TFF tarafından verilmiş yanıtta aynı zamanda TFF talimatları ve düzenlemeleri ile bunlara ilişkin uygulamalara ilişkin Tahkim Kurulu nezdinde itirazda bulunulabileceği; söz konusu değişikliğe ilişkin Tahkim Kurulu nezdinde itirazda bulunulduğu ve bu itirazın reddedildiği belirtilmiştir.
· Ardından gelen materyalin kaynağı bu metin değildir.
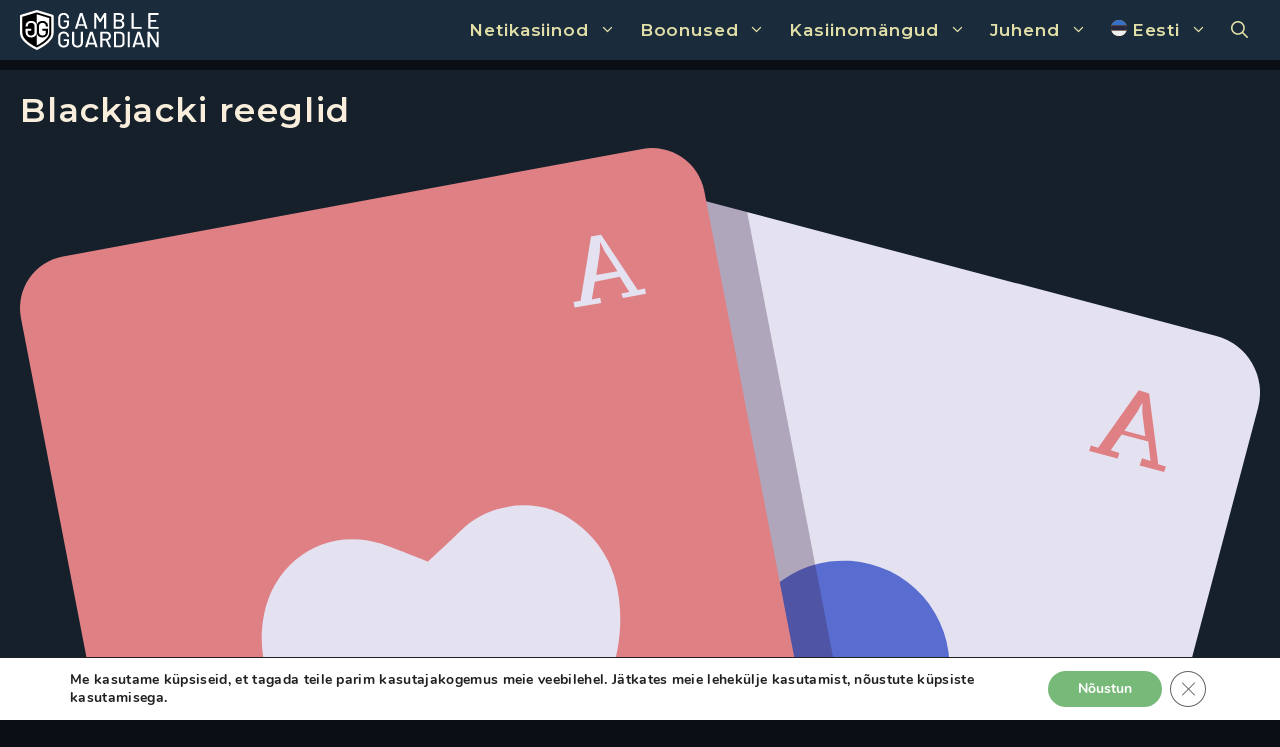

--- FILE ---
content_type: image/svg+xml
request_url: https://gambleguardian.com/wp-content/uploads/flags/Estonia.svg
body_size: 914
content:
<svg id="Layer_1" data-name="Layer 1" xmlns="http://www.w3.org/2000/svg" viewBox="0 0 512.04 512"><defs><style>.cls-1{fill:#f7bb38;}.cls-2{fill:#366fca;}.cls-3{fill:#27273d;}.cls-4{fill:#efefef;}.cls-5{fill:#32314b;}</style></defs><title>004-estonia</title><g id="BULINE"><circle class="cls-1" cx="256.04" cy="256" r="256"/></g><g id="Icons"><path class="cls-2" d="M496.14,167.12H15.85C52,69.54,145.86,0,256,0S460,69.54,496.14,167.12Z" transform="translate(0.04)"/><path class="cls-3" d="M496.14,344.87H15.85a256.57,256.57,0,0,1,0-177.75H496.14a253.42,253.42,0,0,1,8.91,29.41A257.38,257.38,0,0,1,496.14,344.87Z" transform="translate(0.04)"/><path class="cls-4" d="M256,512A256.08,256.08,0,0,1,15.85,344.87H496.14a253,253,0,0,1-13.05,29.41A256,256,0,0,1,256,512Z" transform="translate(0.04)"/><circle class="cls-5" cx="466.79" cy="272.3" r="18.07"/><circle class="cls-5" cx="466.79" cy="234.66" r="12.8"/></g></svg>

--- FILE ---
content_type: image/svg+xml
request_url: https://gambleguardian.com/wp-content/uploads/blackjacki-reeglid.svg
body_size: 5769
content:
<svg id="Blackjack" xmlns="http://www.w3.org/2000/svg" viewBox="0 0 1069.85 1019.15"><defs><style>.cls-1{fill:#e4e2f1;}.cls-2{fill:#596dd1;}.cls-3{fill:#de8084;}.cls-4{fill:#37193c;opacity:0.3;isolation:isolate;}.cls-5{fill:#c48c00;}.cls-6{fill:#afaab2;}.cls-7{fill:#ebb500;}.cls-8{fill:#414047;}</style></defs><title>blackjacki-reeglid</title><rect class="cls-1" x="266.65" y="235.88" width="842.84" height="600.84" rx="50.58" transform="translate(-11.26 1034.16) rotate(-75.2)"/><path class="cls-2" d="M624.9,465.62a91,91,0,1,0,23.32,176.65c-8.55,14.62-17.3,29.05-26.12,43.71l73.09,19.28c-.28-17.76-1.13-35.32-1.71-52.92a92.2,92.2,0,0,0,46.92,29.75,90.6,90.6,0,0,0,60.32-170.37,86.37,86.37,0,0,0,3.3-10.54,91.35,91.35,0,0,0-176.66-46.61c-.9,3.7-1.7,7.43-2.23,11.12Z" transform="translate(-5.08 -30.42)"/><path class="cls-3" d="M973.21,298.21l7.26,2.27-1.89-16.64-23-6.08-9.48,13.58,7.48,2.35-1.49,4.76-24.57-6.58,1.46-4.64,6.34,2,35-49.76,8.95,2.8,7.88,61.07,6.57,2.06-1.49,4.76-21.14-5.62Zm.23-38.88,0-9.2h0l-4.18,7.78L958,274.53l17.93,4.74Z" transform="translate(-5.08 -30.42)"/><path class="cls-1" d="M404.52,773.63l-7.36-2.3,1.91,16.52,23,6.08,9.59-13.55L424.06,778l1.49-4.76,24.68,6.61-1.46,4.64-6.46-2L407.1,832.55,398,829.71l-7.77-61-6.68-2.09,1.49-4.76,21.13,5.62Zm-.79,39.08.1,9.23h0l4.21-7.89,11.41-16.58-18-4.78Z" transform="translate(-5.08 -30.42)"/><path class="cls-4" d="M297.25,868.48l209.61,55.43L743.4,879.78l.45-.09a41,41,0,0,0,32.51-48l-144-746.5L535.7,59.71,465.53,72.82a40,40,0,0,0-4.11,9.91L267.53,818.36A41.33,41.33,0,0,0,297.25,868.48Z" transform="translate(-5.08 -30.42)"/><path class="cls-3" d="M148.7,917.24,5.89,177.08l-.06-.31A45.23,45.23,0,0,1,42.15,124.1L542,31.22a45.84,45.84,0,0,1,53.47,36.33L738.23,807.71c0,.13,0,.26.07.39A45.13,45.13,0,0,1,702,860.59l-499.84,93A46.08,46.08,0,0,1,148.7,917.24Z" transform="translate(-5.08 -30.42)"/><path class="cls-1" d="M523.88,156.05l6.92-1.37-8.26-13.07L501,145.88l-2.53,15.21,7.18-1.39.89,4.56L483.58,168l-.89-4.56,6.08-1.19,9-55.4,8.66-1.57L538,152.92l6.34-1.21.78,4.52-19.83,3.69ZM509.6,119.68l-4-8.22h0l-.32,8.93-3,19.73,18.3-3.39Z" transform="translate(-5.08 -30.42)"/><g id="TsUxNT.tif"><path class="cls-1" d="M357.23,387.36s-34.34-13.54-41.1-15.62c-46-14.18-91,13.41-100.55,61.54-5.83,29.51,1.64,56.45,16.83,81.6,17,28.18,41,49.64,67.69,68.25,32,22.29,66.83,39.15,103,53.41,1.82.72,5.22.16,6.59-1.15,32-30.78,61.15-63.9,83.44-102.52,17.36-30.07,30.13-61.78,29.86-97.18-.28-35.6-12.75-65.48-43.69-85.55-28.43-18.45-69.79-13.74-93.72,10.51C381.8,364.46,357.23,387.36,357.23,387.36Z" transform="translate(-5.08 -30.42)"/></g><g id="country_spcific" data-name="country spcific"><path class="cls-5" d="M555.41,712.57h-30.1a167.93,167.93,0,1,0-4.58,335.82c1.28,0,2.57,0,3.85,0h30.1a167.93,167.93,0,0,0,4.58-335.82C558,712.56,556.69,712.56,555.41,712.57Z" transform="translate(-5.08 -30.42)"/><path class="cls-6" d="M385.33,976.09l308.9.69a169.87,169.87,0,0,1-42.58,42.65l-223.93-.51A170,170,0,0,1,385.33,976.09Z" transform="translate(-5.08 -30.42)"/><path class="cls-6" d="M385.76,784.12l308.9.69A170,170,0,0,0,652.27,742l-223.93-.51A170,170,0,0,0,385.76,784.12Z" transform="translate(-5.08 -30.42)"/><path class="cls-6" d="M355.3,879.79A169.25,169.25,0,0,0,357.93,910l364.39.81a170,170,0,0,0,.14-60.39l-364.41-.79A170.23,170.23,0,0,0,355.3,879.79Z" transform="translate(-5.08 -30.42)"/><ellipse class="cls-1" cx="519.76" cy="850" rx="169.16" ry="169.15"/><path class="cls-7" d="M668.79,850.5h22.56a168.51,168.51,0,0,0-27.19-66l-16,15.9a15.16,15.16,0,0,1-21.44,0h0l-21.4-21.5a15.12,15.12,0,0,1,0-21.4l0,0,16-15.9a168.09,168.09,0,0,0-65.85-27.46v22.55a15.16,15.16,0,0,1-15.2,15.12h0L510,751.67a15.15,15.15,0,0,1-15.14-15.14v-22.6a168,168,0,0,0-66,27.16l15.9,16a15.17,15.17,0,0,1,0,21.45l-21.59,21.31a15.18,15.18,0,0,1-21.47,0l-.05,0-15.89-16a168,168,0,0,0-27.47,65.82H381a15.2,15.2,0,0,1,15.14,15.21v30.31a15.17,15.17,0,0,1-15.19,15.14H358.32a168.2,168.2,0,0,0,27.17,66l16-15.9a15.17,15.17,0,0,1,21.44,0h0l21.41,21.5a15.1,15.1,0,0,1,.05,21.37l-.05,0-16,15.92a168.44,168.44,0,0,0,65.83,27.47v-22.58A15.14,15.14,0,0,1,509.33,1009H539.7a15.14,15.14,0,0,1,15.11,15.16v22.58a168,168,0,0,0,66-27.16l-15.89-16a15.14,15.14,0,0,1,0-21.43v0l21.49-21.4a15.19,15.19,0,0,1,21.45,0l15.9,16a168.4,168.4,0,0,0,27.47-65.82H668.63a15.17,15.17,0,0,1-15.14-15.19V865.38A15.16,15.16,0,0,1,668.79,850.5Z" transform="translate(-5.08 -30.42)"/><circle class="cls-1" cx="519.71" cy="849.46" r="106.49"/><circle class="cls-2" cx="519.74" cy="850.02" r="83.41"/><circle class="cls-2" cx="384.9" cy="904.12" r="7.58"/><circle class="cls-2" cx="462.69" cy="983.64" r="7.58"/><circle class="cls-2" cx="573.88" cy="984.83" r="7.58"/><circle class="cls-2" cx="653.39" cy="907.07" r="7.58"/><circle class="cls-2" cx="654.61" cy="795.86" r="7.58"/><circle class="cls-2" cx="576.83" cy="716.35" r="7.58"/><circle class="cls-2" cx="465.61" cy="715.15" r="7.58"/><circle class="cls-2" cx="386.13" cy="792.91" r="7.58"/><g id="TsUxNT.tif-2" data-name="TsUxNT.tif"><path class="cls-8" d="M531.05,909.82c1.68,1.27,3,2.39,4.49,3.38,9.23,6.26,22.82,5.14,30.78-2.6,8.66-8.42,10.76-18.81,8.58-30.27s-8.29-20.76-15.78-29.32c-9.62-11-21.11-19.76-33.34-27.61a2.45,2.45,0,0,0-2.19.05c-10.71,6.88-20.82,14.52-29.68,23.72-7.4,7.68-13.73,16.1-17.4,26.24-3.28,9-4,18.18-.21,27.28,6.12,14.86,22.34,20.86,36.23,13.37a64.39,64.39,0,0,0,5.94-4.11c-.7,8.89-1.35,17.56-5.06,25.74h22.71C532.4,927.44,531.72,918.8,531.05,909.82Z" transform="translate(-5.08 -30.42)"/></g></g><path class="cls-1" d="M226,821.57,219,822.93,227.29,836l21.58-4.27,2.54-15.21-7.18,1.39-.89-4.56,22.91-3.75.89,4.56-6.08,1.18-9,55.4-8.66,1.57-31.55-47.62-6.34,1.21-.78-4.52,19.83-3.68Zm14.28,36.36,4,8.23h0l.32-8.94,3-19.73-18.3,3.4Z" transform="translate(-5.08 -30.42)"/></svg>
Sonuç itibariyle, profesyonel futbol faaliyetinin profesyonel futbolcu bedeninde meydana getirebileceği tahribat, Anayasa’nın 2. maddesi uyarınca sosyal devlet olmanın gereklilikleri ve açık normatif düzenlemeler karşısında, tarafımızca hukuka aykırı olduğu değerlendirilen bu Talimat değişikliğinin TFF tarafından tekrardan ele alınması ve hukukçular ve uygulayıcılar bakımından tartışmalı hususların açıklığa kavuşturulması gerekmektedir. Bahsi geçen düzenlemenin üst normlar ile uyumlu hale getirilmesi ve belki de en doğrusu, değişiklikten önceki haline getirilmesi tarafımızca önerilmektedir. Düzenlemenin bu haliyle bırakılması, profesyonel futbolcuların sosyal güvenlik haklarının ihlaline açık kapı bırakmaktadır. Talimatta değişiklik yapılmaması veyahut bu değişikliğin TFF tarafından açıklanmaması, profesyonel futbolun desteklenmesi ve spor ile sporcunun korunması bakımından ciddi tehlikeler barındırmakta ve halihazırda kayda değer mağduriyetler yaratmaktadır.